Member of the Senate
- In office 15 May 1933 – 15 May 1937
- Constituency: 1st Departamental Grouping

Personal details
- Born: 27 June 1889 Iquique, Chile
- Died: 27 March 1981 (aged 91) Santiago, Chile
- Party: Radical Socialist Party
- Spouse: Inés Mujica
- Relatives: Roberto Wachholtz (brother)
- Profession: Industrialist, Businessman

= Jorge Wachholtz =

Chilean politician (1889–1981)

Jorge Wachholtz Araya (27 June 1889 – 27 March 1981) was a Chilean industrialist, businessman and politician. He served as senator for the northern provinces of Tarapacá and Antofagasta during the 1933–1937 legislative period and previously held executive positions in regional and national administration.

== Biography ==
Wachholtz Araya was born in Iquique on 27 June 1889, the son of Máximo Wachholtz and Elvira Araya. He married Inés Mujica.

He studied at the Liceo de Iquique and began his professional career in the nitrate industry of Tarapacá, initially with the firm Sloman and later at the Alianza Nitrate Office, operated by Gibbs & Co. He subsequently engaged in commercial enterprises in Iquique under the firm Wachholtz Hnos., alongside his brothers Máximo and Julio.

The family owned a metallurgical foundry and constructed major industrial infrastructure, including the railway workshops of the Iquique–Pintados line. Wachholtz Araya also acted as representative of Saavedra Bénard and of the Chilean Petroleum Company (COPEC).

== Political career ==
Wachholtz Araya militated in the Radical Socialist Party, of which he served as president. He played a prominent role in the presidential campaign of Pedro Aguirre Cerda in northern Chile.

In 1931, he was appointed Intendant of Tarapacá, serving from 30 June 1931 until 19 July 1932.

In 1933, he was elected senator for the First Provincial District of Tarapacá and Antofagasta, serving from 1933 to 1937. This four-year senatorial term resulted from the institutional adjustment following the revolutionary events of June 1932. During his time in the Senate, he served on the Permanent Commission on Government and acted as substitute member of the Permanent Commission on Foreign Relations. He actively sponsored legislation related to the nitrate industry and the development of the northern provinces he represented.

== Later activities ==
Following his parliamentary career, Wachholtz Araya held several high-level economic and administrative positions. He served as executive vice president of the Foreign Trade Council from 1 January 1946 to August 1947 and as a director of the Central Bank of Chile between 1947 and 1950.

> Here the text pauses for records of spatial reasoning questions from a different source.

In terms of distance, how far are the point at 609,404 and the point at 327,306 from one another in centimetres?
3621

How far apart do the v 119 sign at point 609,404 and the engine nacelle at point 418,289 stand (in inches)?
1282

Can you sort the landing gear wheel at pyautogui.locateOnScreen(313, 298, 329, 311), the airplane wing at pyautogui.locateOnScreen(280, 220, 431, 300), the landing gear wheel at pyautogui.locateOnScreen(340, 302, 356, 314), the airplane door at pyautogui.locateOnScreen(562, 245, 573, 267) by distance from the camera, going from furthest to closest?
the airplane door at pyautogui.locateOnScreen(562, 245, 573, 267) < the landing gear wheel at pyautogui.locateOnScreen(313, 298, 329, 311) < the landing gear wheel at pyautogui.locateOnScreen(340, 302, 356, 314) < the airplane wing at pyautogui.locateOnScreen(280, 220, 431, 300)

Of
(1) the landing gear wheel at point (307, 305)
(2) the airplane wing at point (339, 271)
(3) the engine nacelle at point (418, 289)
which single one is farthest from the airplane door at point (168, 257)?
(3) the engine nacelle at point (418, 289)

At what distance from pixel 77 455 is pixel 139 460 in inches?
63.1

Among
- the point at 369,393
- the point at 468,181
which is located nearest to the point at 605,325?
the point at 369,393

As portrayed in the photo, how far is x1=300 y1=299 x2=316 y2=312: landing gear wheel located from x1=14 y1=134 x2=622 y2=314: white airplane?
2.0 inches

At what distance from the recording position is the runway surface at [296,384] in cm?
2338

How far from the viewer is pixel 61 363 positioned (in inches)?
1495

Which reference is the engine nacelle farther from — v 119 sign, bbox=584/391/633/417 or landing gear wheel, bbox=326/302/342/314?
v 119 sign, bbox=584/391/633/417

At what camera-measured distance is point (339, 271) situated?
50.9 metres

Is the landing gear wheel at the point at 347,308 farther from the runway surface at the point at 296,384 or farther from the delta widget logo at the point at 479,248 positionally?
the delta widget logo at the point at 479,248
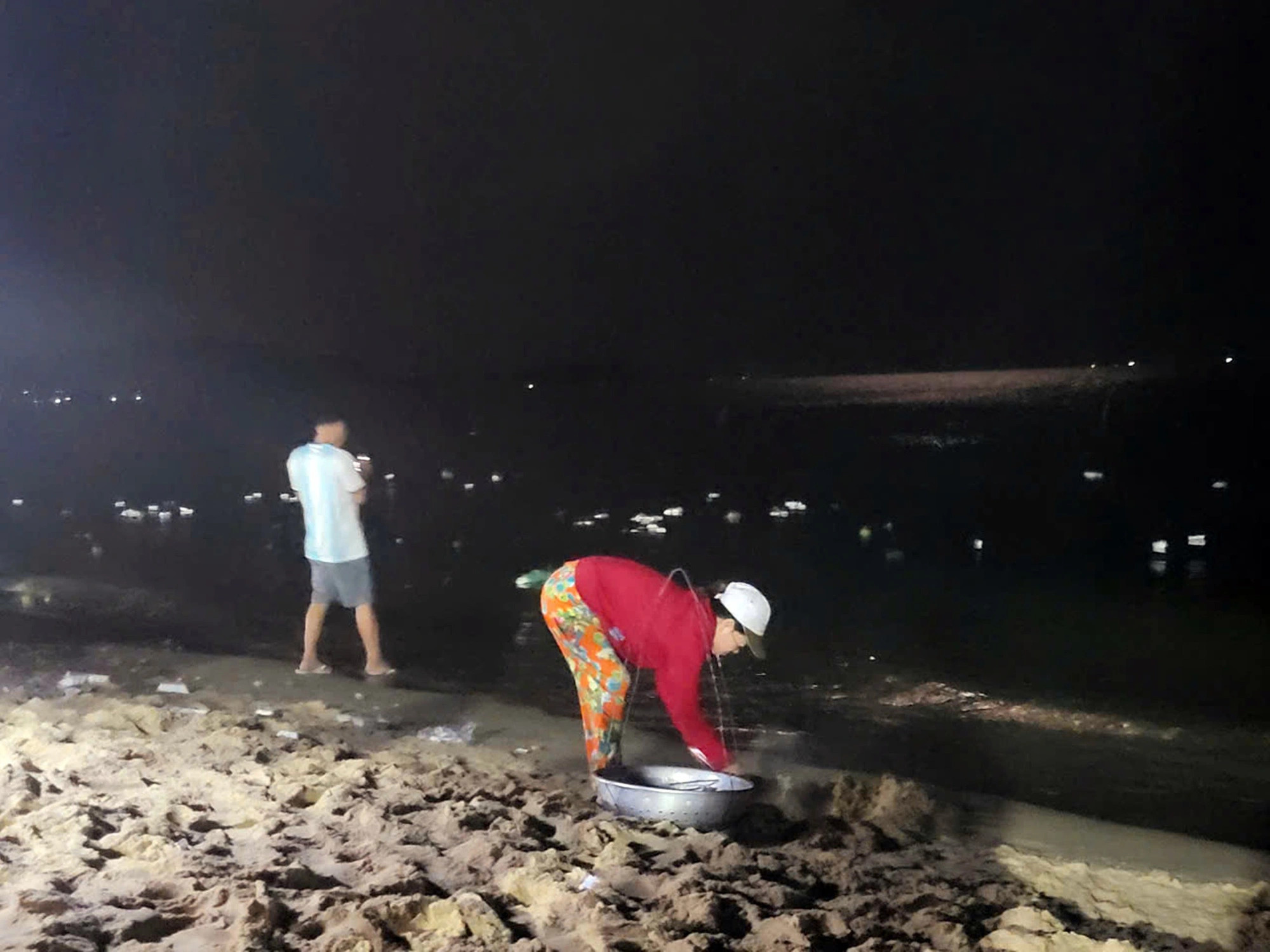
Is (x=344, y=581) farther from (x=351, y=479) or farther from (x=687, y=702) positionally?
(x=687, y=702)

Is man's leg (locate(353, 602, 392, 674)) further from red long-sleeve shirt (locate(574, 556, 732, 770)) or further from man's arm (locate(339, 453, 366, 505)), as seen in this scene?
red long-sleeve shirt (locate(574, 556, 732, 770))

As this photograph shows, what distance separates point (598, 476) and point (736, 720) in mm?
23558

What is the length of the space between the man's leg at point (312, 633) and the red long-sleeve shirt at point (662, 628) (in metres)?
3.10

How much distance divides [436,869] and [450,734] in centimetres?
250

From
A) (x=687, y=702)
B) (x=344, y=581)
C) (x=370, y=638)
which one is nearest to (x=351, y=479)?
(x=344, y=581)

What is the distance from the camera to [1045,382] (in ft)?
286

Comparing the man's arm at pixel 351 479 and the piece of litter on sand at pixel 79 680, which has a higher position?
the man's arm at pixel 351 479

He was also vice president of the Electro-Siderurgical Company and of the Tarapacá Industrial Fishing Company, as well as director of the Instituto Bioquímico Beta, S.A.

== Affiliations ==
Wachholtz Araya was a member of the Universidad Industrial de Iquique, the Club de La Unión of Santiago, the Rotary Club of Iquique, and an associate of the Boy Scouts of Iquique.

He died in Santiago on 27 March 1981.